- **Trecho fornecido**
◇ ◇ ◇ ◇
Publicado em 27 de março de 2012 às 13h56.

São Paulo - O calor assusta, a altimetria preocupa, a altitude alerta, a umidade apavora. Tudo isso tem a ver com a Mountain Do Atacama, a versão internacional da série Mountain Do que já acontece no Costão do Santinho, Lagoa da Conceição, Praia do Rosa e Campos do Jordão. No fim de janeiro, 500 brasileiros resolveram pagar para ver e partiram para o deserto. Sabiam que o Atacama reservava um cenário de sonhos, mas não estavam certos se o deserto pediria em troca doses altas de sofrimento para completar a maratona, os 23 km ou os 5 km, as três distâncias da corrida.

Euclides Neto, o Kiko, não é exatamente um rato do deserto. No máximo, rato de praia, de Florianópolis. Esperto, Kiko é o pai de um tipo de prova que não existia no Brasil. Com a primeira Mountain Do, em 2004, no Costão do Santinho, ele criou um evento que combina a dureza das corridas de aventura com o luxo dos eventos mais sofisticados. Endurecer, sim, mas sem perder o conforto. O trajeto de sua prova é sempre complicado: subidas, descidas, terrenos irregulares, contato direto com a natureza. Disso ele não abre mão. Em contrapartida, trata os corredores com a palma da mão.

Um fim de semana típico da Mountain Do prevê um bom jantar na véspera da corrida e um almoço no dia seguinte, com a entrega de um DVD da prova. A hidratação chega a ser exagerada na corrida, o kit é farto, camiseta de boa qualidade, medalha escandalosamente grande. A inscrição não costuma ser barata (em torno de 200 reais), pouca gente se queixa do preço. O atleta é tratado o tempo todo como um vip, o regulamento é flexibilizado sempre a favor do cliente.

Antes de se aventurar na organização de uma prova internacional (veja em “E a terra tremeu”), Kiko fez o possível para amenizar as agruras do deserto. A escolha da época (janeiro) foi proposital. É quando ocorre o fenômeno do "inverno boliviano", ocasião em que os ventos trazem alguma umidade e até chuvas da Bolívia para a região atacamenha. Nessa época, o rótulo de “o deserto mais árido do mundo” se torna um tanto mentiroso. O Atacama – que chega a registrar inacreditáveis 2% ou 3% de umidade na metade do ano – fica com uns 20% nos primeiros meses do ano. Seco como um dry martini, é verdade, mas nada que um brasiliense não tenha encarado na vida.
◇ ◇ ◇ ◇
- **Dados fornecidos**
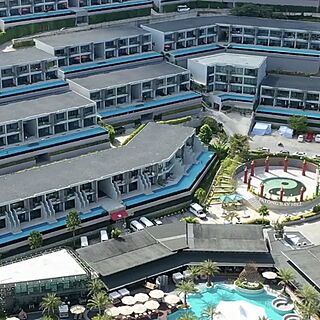 Club Unique at Patong Bay Hill Resort — Exterior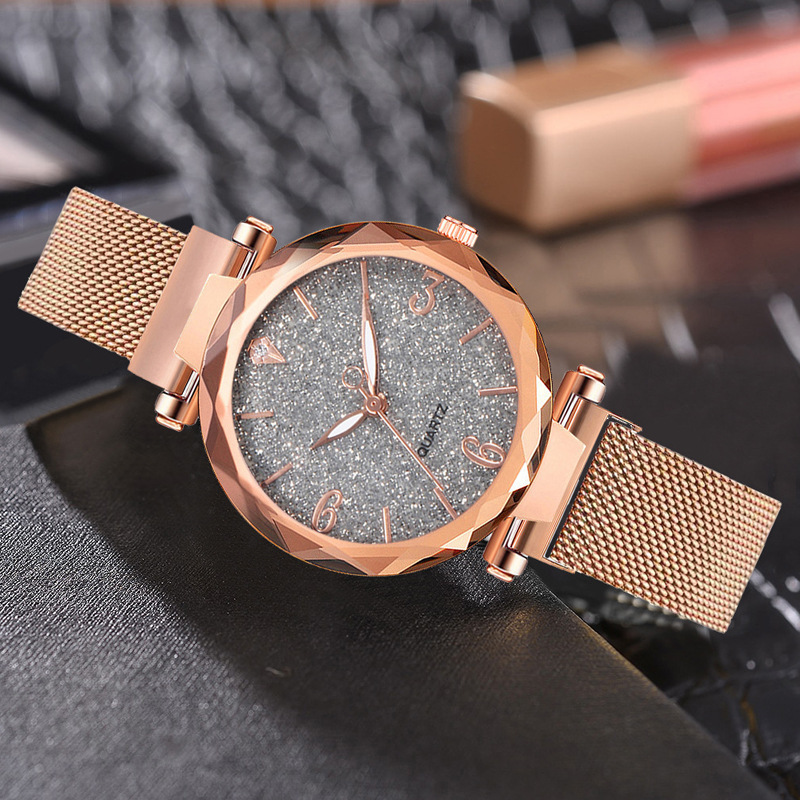 Wholesale starry sky watches, ladies' quartz watches, lazy people's magnetic straps, and magnet watches from the factory. One-piece replacement Application Scenario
◇ ◇ ◇ ◇
- **Pedido**
Escreva a continuação do trecho sobre a corrida Mountain Do Atacama, começando logo depois da última frase.

- **Resposta**
O problema da temperatura também foi equacionado com uma decisão bastante lógica: saída às 7 da manhã. A turma da meia maratona largou com 10º C e terminou a prova pouco acima dos 20º C. A Maratona de Chicago não costuma ser tão legal com quem corre. O pessoal da maratona sentiu um pouco mais no fim da prova, já que perto do meio-dia o termômetro registrava algo em torno de 28 graus. Mas, de novo, nada de tão assustador.

Quanto ao tema da altimetria, a organização traçou um percurso desafiador, só que sem exageros. Não há como oferecer a beleza do deserto sem subidas. Pedreira de verdade, apenas na altura do quilômetro 13 da meia e no 32 da maratona. É que, para chegar ao estonteante Vale da Morte, só subindo uma montanha disfarçada de duna e passando por vários pequenos morrinhos. Apenas a altitude não tem remédio. São Pedro do Atacama está a 2 400 metros acima do nível do mar e a prova chega a seu ponto mais alto nos 2 600 metros. Não são marcas capazes de provocar fortes tonturas nem derrubar drasticamente desempenhos.

Mas alguns sentem mesmo o ar um pouco mais rarefeito, perdem o fôlego e sentem dores de cabeça. Mesmo juntando todas as dificuldades, o Mountain Do Atacama não entrará no topo do ranking das provas mais cascas-grossas do Brasil (sim, porque, apesar de acontecer em território chileno, a corrida é organizada por brasileiros e somente para brasileiros). O K42 e a Meia de Bombinhas são mais desafiadores, qualquer etapa do circuito brasileiro de corrida de montanha será mais sofrida. Fácil o Mountain Do não é, basta checar os tempos dos vencedores. O primeiro dos 23 km (Márcio Scotti) fechou com 1h49, em um ritmo de 4min45/km.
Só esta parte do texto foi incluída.